Are employees the answer to the customer experience question?
I was recently challenged to defend this belief and here’s how I answered.
While there is data showing how some industries, like airlines, continue to increase profits while continuing to disappoint customers with surly staff members (who aren’t necessarily being treated well themselves), I still believe the “secret” to any great customer experience is the people who deliver it.
Profits go up in those industries because there is not enough competition or disruption.
Make no mistake. When the challenger comes along, it does take marketshare from the companies who don’t get it. Southwest Airlines, Zappos and Amazon were all the disruptors of their day, and they all focused on delivering exceptional customer service. Companies that figure out how to hire the right people win.
But it starts earlier.
Know what your mission is.
It’s easy to say “we hire the right employees” but how can you measure it? How do you know you’re hiring right if you don’t know truly what you’re hiring for? If a great customer experience is your goal, then you better have a customer experience mission. If a candidate says they can deliver on skills but falls short on mission, then it’s time to find another candidate.
When it comes to training those who already work with you, you need a mission for that, too. Otherwise, bad people for your organization can hide behind competence. Training to objective accomplishments sounds great, but in reality we need humans who can handle other humans. This means we need to understand how to handle sticky situations that aren’t in the manual. The only way to do that is to know what the mission is.
If people understand what they should do, great. If people understand why they should do it, better.
Scale to fit.
As organizations grow, the mission and hiring to it becomes even more critical.
Google often comes under fire for taking actions not representative of their well-known corporate motto of “Don’t be evil.” As Google grew and grew, they took this motto to be a mission of sorts, even including it in their founder’s letter for their IPO.
The company has changed course after criticism of actions not fitting this motto, including blocking search results in China. Really this is about taking action based on who they are, not necessarily what they do.

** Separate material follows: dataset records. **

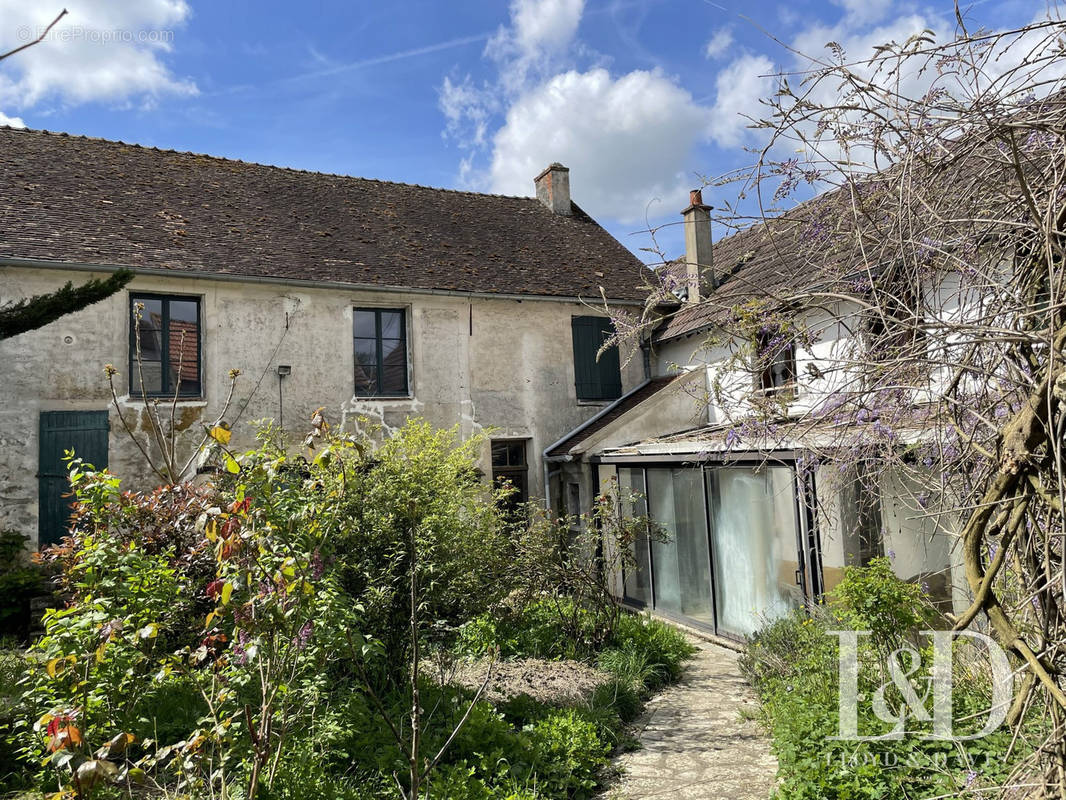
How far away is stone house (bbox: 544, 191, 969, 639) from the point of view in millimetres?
8086

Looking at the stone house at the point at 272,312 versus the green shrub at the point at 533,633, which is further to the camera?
the stone house at the point at 272,312

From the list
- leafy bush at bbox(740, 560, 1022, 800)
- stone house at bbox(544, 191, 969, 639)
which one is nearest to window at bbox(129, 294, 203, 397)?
stone house at bbox(544, 191, 969, 639)

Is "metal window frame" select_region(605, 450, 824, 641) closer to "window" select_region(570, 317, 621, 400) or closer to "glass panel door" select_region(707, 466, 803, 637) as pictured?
"glass panel door" select_region(707, 466, 803, 637)

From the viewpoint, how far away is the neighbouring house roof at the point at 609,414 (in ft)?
46.1

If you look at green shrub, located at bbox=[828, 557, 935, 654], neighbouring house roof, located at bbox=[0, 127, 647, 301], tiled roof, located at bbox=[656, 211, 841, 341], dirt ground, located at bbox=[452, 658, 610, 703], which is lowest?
dirt ground, located at bbox=[452, 658, 610, 703]

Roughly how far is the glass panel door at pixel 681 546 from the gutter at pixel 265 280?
3.24m

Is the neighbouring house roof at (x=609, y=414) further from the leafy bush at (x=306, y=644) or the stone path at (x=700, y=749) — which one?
the stone path at (x=700, y=749)

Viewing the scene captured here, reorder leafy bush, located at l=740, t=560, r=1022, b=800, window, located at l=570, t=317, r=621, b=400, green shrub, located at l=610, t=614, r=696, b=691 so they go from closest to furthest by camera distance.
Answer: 1. leafy bush, located at l=740, t=560, r=1022, b=800
2. green shrub, located at l=610, t=614, r=696, b=691
3. window, located at l=570, t=317, r=621, b=400

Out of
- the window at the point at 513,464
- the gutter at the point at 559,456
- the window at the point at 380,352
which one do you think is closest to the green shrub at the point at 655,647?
the gutter at the point at 559,456

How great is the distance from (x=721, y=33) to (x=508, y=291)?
1058 cm

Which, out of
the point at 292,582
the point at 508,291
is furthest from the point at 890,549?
the point at 508,291

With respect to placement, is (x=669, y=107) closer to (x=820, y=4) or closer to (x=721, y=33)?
(x=721, y=33)

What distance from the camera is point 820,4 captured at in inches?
174

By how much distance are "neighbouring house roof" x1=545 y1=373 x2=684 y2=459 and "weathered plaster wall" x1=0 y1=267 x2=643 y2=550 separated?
0.24m
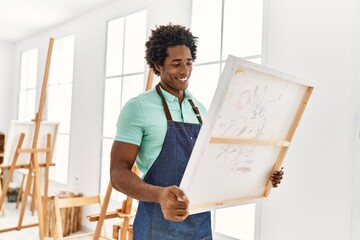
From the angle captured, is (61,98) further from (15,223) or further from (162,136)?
(162,136)

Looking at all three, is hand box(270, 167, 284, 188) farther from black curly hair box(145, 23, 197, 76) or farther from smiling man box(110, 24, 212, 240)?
black curly hair box(145, 23, 197, 76)

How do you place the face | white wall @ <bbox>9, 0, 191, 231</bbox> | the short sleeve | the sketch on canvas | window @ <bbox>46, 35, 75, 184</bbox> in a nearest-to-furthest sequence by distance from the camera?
the short sleeve, the face, the sketch on canvas, white wall @ <bbox>9, 0, 191, 231</bbox>, window @ <bbox>46, 35, 75, 184</bbox>

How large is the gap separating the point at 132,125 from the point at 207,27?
5.73 feet

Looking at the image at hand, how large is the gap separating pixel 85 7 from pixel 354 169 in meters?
3.41

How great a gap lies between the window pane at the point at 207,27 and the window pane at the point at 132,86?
0.85 meters

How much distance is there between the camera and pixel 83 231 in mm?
4078

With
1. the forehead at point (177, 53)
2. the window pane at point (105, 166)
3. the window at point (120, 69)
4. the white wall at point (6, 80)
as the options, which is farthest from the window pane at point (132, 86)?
the white wall at point (6, 80)

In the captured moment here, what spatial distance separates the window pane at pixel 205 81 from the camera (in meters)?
2.68

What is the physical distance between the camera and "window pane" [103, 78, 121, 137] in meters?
3.71

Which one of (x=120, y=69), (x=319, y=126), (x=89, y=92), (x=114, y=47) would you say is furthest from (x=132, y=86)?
(x=319, y=126)

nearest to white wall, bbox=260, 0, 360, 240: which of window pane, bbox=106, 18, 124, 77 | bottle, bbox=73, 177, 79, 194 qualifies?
window pane, bbox=106, 18, 124, 77

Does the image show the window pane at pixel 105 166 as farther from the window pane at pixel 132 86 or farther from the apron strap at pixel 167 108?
the apron strap at pixel 167 108

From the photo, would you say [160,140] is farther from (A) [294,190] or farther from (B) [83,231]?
(B) [83,231]

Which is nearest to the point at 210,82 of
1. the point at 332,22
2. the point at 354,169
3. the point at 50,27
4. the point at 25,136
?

The leaders know this is a long-term strategy and they might miss out on short-term gains. Getting the right people involved who can innovate and support these ideals trumps hiring based on resume credentials.
Now that Google is a juggernaut, it’s easy to criticize certain actions and say they aren’t living up to these ideals, but I’d argue that on the whole, they are.
When China’s government attempted to block Google results for politically sensitive topics, Google China redirected users to Google’s Hong Kong results. China recently blocked Google completely and appears to be shutting down the service for millions of users. The way Google attempted to release free information is about the users, not the government, and their motto stays true to that.
There are so many tricky situations we simply can’t anticipate when we develop interview questions or write training manuals. Finding who you are and the people who live those ideals is the best way to truly deliver on a superior customer experience.